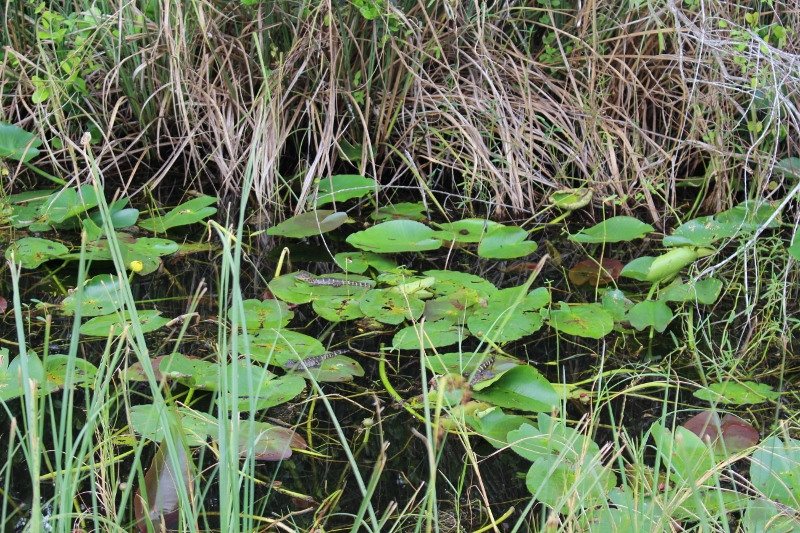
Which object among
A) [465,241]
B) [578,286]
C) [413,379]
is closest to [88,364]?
[413,379]

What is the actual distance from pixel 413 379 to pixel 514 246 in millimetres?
559

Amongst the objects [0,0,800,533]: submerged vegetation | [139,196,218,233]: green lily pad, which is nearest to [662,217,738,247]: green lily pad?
[0,0,800,533]: submerged vegetation

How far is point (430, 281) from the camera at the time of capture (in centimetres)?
166

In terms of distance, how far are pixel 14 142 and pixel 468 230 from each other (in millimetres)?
1176

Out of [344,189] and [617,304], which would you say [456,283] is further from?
[344,189]

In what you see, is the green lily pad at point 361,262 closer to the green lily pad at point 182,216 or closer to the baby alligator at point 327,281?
the baby alligator at point 327,281

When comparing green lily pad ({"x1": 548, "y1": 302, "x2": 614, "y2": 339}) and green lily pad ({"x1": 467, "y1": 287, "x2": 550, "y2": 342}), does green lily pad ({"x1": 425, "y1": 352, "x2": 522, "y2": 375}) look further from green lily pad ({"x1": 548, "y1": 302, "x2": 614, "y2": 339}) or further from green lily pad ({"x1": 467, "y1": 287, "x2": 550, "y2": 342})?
green lily pad ({"x1": 548, "y1": 302, "x2": 614, "y2": 339})

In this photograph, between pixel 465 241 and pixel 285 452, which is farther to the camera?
pixel 465 241

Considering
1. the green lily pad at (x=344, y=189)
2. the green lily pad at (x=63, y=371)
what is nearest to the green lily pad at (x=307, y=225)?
the green lily pad at (x=344, y=189)

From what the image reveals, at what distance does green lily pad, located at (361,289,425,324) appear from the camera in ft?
5.05

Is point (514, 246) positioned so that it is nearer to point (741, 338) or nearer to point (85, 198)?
point (741, 338)

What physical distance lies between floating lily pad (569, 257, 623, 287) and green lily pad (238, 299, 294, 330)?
2.17ft

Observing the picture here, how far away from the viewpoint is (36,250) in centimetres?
173

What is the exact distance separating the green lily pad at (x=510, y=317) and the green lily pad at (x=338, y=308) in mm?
239
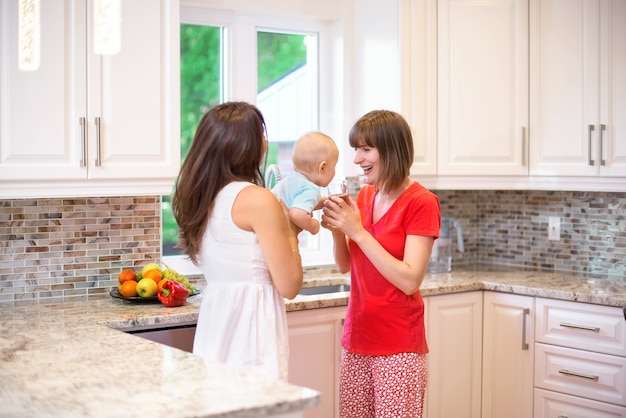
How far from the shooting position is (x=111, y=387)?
5.39 ft

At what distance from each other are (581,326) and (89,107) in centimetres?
200

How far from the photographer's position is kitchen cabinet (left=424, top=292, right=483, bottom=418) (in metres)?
3.36

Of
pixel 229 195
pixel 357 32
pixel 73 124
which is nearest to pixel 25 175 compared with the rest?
pixel 73 124

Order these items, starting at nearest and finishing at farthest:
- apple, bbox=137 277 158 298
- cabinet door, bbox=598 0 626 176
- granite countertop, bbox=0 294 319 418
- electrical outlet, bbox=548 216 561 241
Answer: granite countertop, bbox=0 294 319 418
apple, bbox=137 277 158 298
cabinet door, bbox=598 0 626 176
electrical outlet, bbox=548 216 561 241

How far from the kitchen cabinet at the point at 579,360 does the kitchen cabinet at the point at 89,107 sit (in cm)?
160

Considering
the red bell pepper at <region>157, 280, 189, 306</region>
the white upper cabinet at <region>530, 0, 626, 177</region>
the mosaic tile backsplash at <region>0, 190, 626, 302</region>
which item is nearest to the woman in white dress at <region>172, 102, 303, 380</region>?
the red bell pepper at <region>157, 280, 189, 306</region>

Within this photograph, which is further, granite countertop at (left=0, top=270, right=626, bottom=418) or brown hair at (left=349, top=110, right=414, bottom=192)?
brown hair at (left=349, top=110, right=414, bottom=192)

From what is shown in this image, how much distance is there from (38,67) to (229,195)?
1032 mm

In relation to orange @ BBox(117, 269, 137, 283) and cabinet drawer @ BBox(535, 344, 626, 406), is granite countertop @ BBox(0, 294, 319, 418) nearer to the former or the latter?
orange @ BBox(117, 269, 137, 283)

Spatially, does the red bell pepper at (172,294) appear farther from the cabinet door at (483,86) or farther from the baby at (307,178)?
the cabinet door at (483,86)

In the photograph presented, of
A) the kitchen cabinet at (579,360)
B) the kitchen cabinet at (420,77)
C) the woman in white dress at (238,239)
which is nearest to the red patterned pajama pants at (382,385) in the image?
the woman in white dress at (238,239)

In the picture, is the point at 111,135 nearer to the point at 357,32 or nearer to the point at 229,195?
the point at 229,195

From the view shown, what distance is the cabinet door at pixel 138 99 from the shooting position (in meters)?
2.80

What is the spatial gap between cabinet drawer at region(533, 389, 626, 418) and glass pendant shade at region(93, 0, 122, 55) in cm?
212
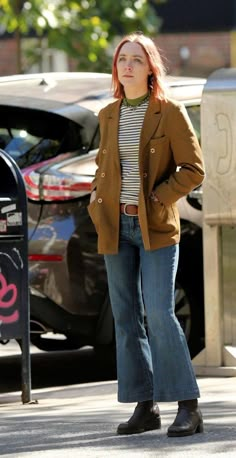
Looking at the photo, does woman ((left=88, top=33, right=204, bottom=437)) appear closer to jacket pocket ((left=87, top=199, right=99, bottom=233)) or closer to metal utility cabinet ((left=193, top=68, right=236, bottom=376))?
jacket pocket ((left=87, top=199, right=99, bottom=233))

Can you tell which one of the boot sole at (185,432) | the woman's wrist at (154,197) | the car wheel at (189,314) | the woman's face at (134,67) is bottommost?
the car wheel at (189,314)

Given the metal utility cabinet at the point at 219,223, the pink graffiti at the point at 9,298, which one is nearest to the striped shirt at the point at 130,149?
the pink graffiti at the point at 9,298

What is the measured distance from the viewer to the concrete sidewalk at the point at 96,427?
19.3 feet

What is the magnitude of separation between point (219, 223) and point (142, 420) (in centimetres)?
231

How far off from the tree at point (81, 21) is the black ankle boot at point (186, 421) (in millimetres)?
10671

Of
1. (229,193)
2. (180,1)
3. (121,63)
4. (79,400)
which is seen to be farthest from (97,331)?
(180,1)

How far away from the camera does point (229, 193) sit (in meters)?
8.28

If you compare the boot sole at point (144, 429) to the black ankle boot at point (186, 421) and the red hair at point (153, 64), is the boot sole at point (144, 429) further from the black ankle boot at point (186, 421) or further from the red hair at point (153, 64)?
the red hair at point (153, 64)

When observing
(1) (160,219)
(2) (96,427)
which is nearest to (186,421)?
(2) (96,427)

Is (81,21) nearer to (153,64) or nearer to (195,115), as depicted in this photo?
(195,115)

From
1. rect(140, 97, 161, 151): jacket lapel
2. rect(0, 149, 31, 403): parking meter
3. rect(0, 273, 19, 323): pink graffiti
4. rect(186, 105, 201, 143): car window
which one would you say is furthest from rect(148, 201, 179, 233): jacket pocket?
rect(186, 105, 201, 143): car window

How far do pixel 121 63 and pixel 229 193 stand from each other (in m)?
2.27

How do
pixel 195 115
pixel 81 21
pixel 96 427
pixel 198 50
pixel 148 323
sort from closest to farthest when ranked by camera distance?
pixel 148 323 → pixel 96 427 → pixel 195 115 → pixel 81 21 → pixel 198 50

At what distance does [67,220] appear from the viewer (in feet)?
26.6
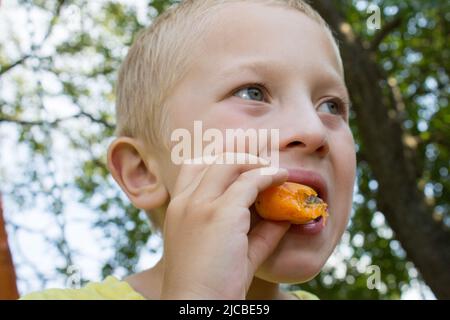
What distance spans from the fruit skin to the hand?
0.14 ft

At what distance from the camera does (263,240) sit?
140 centimetres

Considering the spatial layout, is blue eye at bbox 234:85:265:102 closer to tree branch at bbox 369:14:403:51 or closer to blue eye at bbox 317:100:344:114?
blue eye at bbox 317:100:344:114

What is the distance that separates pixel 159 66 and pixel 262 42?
401 mm

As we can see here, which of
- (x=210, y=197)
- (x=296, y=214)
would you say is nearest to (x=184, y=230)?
(x=210, y=197)

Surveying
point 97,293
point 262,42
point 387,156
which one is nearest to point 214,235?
point 262,42

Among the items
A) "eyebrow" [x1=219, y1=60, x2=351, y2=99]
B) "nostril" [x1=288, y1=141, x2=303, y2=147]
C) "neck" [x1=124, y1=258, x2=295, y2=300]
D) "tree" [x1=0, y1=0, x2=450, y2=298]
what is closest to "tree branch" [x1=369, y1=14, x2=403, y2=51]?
"tree" [x1=0, y1=0, x2=450, y2=298]

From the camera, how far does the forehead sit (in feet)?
5.40

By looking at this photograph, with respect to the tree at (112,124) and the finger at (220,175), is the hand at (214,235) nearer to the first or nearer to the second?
the finger at (220,175)

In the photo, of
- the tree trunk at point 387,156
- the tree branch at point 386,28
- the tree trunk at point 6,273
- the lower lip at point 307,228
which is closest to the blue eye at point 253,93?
the lower lip at point 307,228

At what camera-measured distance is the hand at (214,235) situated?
1221 mm

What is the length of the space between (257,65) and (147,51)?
57 centimetres

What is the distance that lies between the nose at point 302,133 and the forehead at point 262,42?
0.15 meters

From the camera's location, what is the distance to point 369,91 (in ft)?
14.8
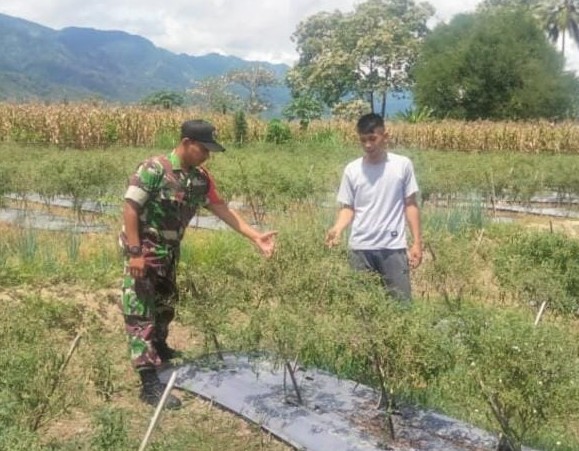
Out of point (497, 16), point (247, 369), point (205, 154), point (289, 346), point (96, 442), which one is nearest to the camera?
point (96, 442)

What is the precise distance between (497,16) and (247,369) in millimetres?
35583

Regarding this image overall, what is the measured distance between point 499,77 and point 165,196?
32.3 metres

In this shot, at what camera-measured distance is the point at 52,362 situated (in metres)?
3.21

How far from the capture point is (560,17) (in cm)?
4844

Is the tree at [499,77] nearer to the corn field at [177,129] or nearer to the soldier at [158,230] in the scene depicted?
the corn field at [177,129]

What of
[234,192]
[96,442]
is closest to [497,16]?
[234,192]

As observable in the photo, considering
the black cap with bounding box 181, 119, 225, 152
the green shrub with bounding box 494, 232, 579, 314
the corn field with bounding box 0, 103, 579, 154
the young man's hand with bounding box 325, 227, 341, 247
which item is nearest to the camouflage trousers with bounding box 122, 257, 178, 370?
the black cap with bounding box 181, 119, 225, 152

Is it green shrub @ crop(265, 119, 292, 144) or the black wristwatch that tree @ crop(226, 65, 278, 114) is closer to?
green shrub @ crop(265, 119, 292, 144)

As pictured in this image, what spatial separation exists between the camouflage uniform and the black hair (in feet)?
2.78

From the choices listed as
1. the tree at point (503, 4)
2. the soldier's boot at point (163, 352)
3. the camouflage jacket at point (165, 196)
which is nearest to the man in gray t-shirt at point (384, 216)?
the camouflage jacket at point (165, 196)

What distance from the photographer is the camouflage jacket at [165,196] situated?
3.97 metres

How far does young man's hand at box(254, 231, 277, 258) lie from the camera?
4.00 m

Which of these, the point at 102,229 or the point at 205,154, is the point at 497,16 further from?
the point at 205,154

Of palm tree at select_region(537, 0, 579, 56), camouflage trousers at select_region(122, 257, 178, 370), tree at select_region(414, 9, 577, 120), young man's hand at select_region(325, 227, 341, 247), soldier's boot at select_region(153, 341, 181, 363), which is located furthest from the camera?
palm tree at select_region(537, 0, 579, 56)
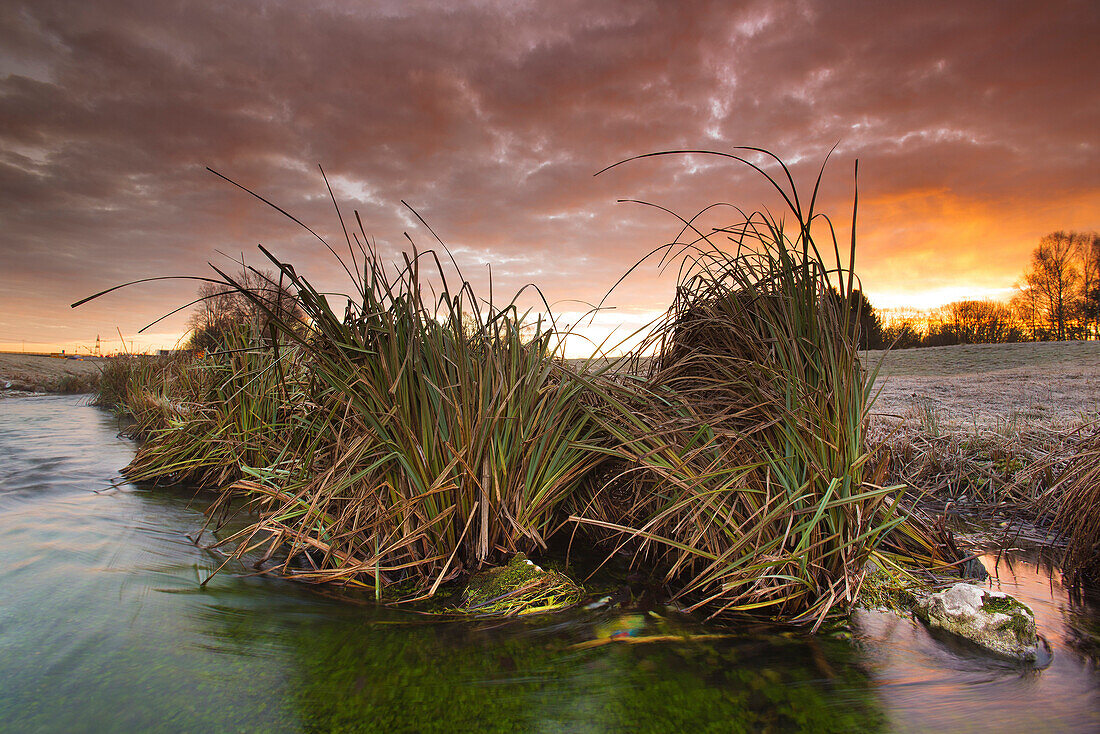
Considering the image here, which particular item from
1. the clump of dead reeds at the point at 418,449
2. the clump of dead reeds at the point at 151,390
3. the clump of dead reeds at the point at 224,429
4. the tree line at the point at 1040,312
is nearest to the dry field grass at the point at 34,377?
the clump of dead reeds at the point at 151,390

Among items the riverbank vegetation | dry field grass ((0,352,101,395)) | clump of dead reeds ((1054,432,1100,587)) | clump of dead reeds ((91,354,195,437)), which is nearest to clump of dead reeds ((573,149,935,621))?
the riverbank vegetation

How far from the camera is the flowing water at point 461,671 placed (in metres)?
1.39

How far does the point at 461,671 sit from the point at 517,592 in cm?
42

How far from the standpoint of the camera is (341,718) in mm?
1360

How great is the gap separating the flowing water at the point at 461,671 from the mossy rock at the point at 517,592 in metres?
0.08

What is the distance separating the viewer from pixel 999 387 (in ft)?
34.3

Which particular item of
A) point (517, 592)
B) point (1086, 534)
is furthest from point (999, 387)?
point (517, 592)

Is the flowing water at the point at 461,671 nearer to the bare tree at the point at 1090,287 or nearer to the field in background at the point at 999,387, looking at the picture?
the field in background at the point at 999,387

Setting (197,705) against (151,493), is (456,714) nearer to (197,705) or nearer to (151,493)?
(197,705)

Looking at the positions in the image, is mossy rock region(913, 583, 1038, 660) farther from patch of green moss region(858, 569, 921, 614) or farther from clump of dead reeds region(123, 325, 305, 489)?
clump of dead reeds region(123, 325, 305, 489)

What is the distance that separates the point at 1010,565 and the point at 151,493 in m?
5.78

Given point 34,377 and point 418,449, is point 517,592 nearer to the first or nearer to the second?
point 418,449

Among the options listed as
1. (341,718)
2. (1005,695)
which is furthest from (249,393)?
(1005,695)

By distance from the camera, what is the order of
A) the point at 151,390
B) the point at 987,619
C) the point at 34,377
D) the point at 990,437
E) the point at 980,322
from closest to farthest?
the point at 987,619
the point at 990,437
the point at 151,390
the point at 34,377
the point at 980,322
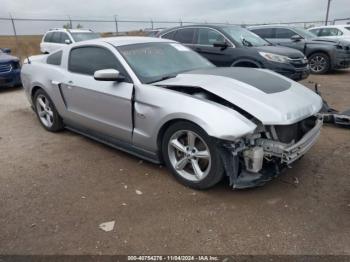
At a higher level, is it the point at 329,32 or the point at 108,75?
the point at 108,75

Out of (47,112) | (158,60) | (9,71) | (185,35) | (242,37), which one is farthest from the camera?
(9,71)

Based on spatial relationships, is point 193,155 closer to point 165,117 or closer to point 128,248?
point 165,117

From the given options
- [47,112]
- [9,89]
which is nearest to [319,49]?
[47,112]

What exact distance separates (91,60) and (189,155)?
205 cm

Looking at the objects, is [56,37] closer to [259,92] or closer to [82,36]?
[82,36]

═══

▶ **Task**:
Copy out exactly the lines from the one with "What is the distance separating" through the end of the listing, both ends included, omitting any picture.

▶ **Complete answer**:
What is the distance separating the viewer from pixel 999 387 (in ft)?
34.3

Which particular item of
A) point (517, 592)
B) point (1086, 534)
is furthest from point (999, 387)?
point (517, 592)

Is the flowing water at the point at 461,671 nearer to the bare tree at the point at 1090,287 or nearer to the field in background at the point at 999,387, looking at the picture?
the field in background at the point at 999,387

Setting (197,705) against (151,493), is (456,714) nearer to (197,705) or nearer to (151,493)?
(197,705)

Looking at the positions in the image, is mossy rock region(913, 583, 1038, 660) farther from patch of green moss region(858, 569, 921, 614) or farther from clump of dead reeds region(123, 325, 305, 489)?
clump of dead reeds region(123, 325, 305, 489)

What is the distance that separates the point at 1010,565 and the point at 151,493 in m?
5.78

Given point 34,377 and point 418,449, is point 517,592 nearer to the first or nearer to the second?
point 418,449

Among the options listed as
1. (341,718)
2. (1005,695)
which is furthest from (249,393)?
(1005,695)

By distance from the camera, what is the order of
A) the point at 151,390
B) the point at 987,619
C) the point at 34,377
D) the point at 990,437
E) the point at 980,322
from closest to farthest?
the point at 987,619
the point at 990,437
the point at 151,390
the point at 34,377
the point at 980,322
At a higher level, is it the point at 329,32 or the point at 108,75?
the point at 108,75

Out of (47,112) | (158,60) | (9,71) | (185,35) | (242,37), which one is farthest from the camera?
(9,71)

Based on spatial relationships, is point 193,155 closer to point 165,117 or closer to point 128,248?
point 165,117

From the given options
- [47,112]
- [9,89]
which is nearest to [319,49]?
[47,112]

What exact distance separates (91,60) and (189,155)?
205 cm

Looking at the objects, is [56,37] closer to [259,92] or closer to [82,36]?
[82,36]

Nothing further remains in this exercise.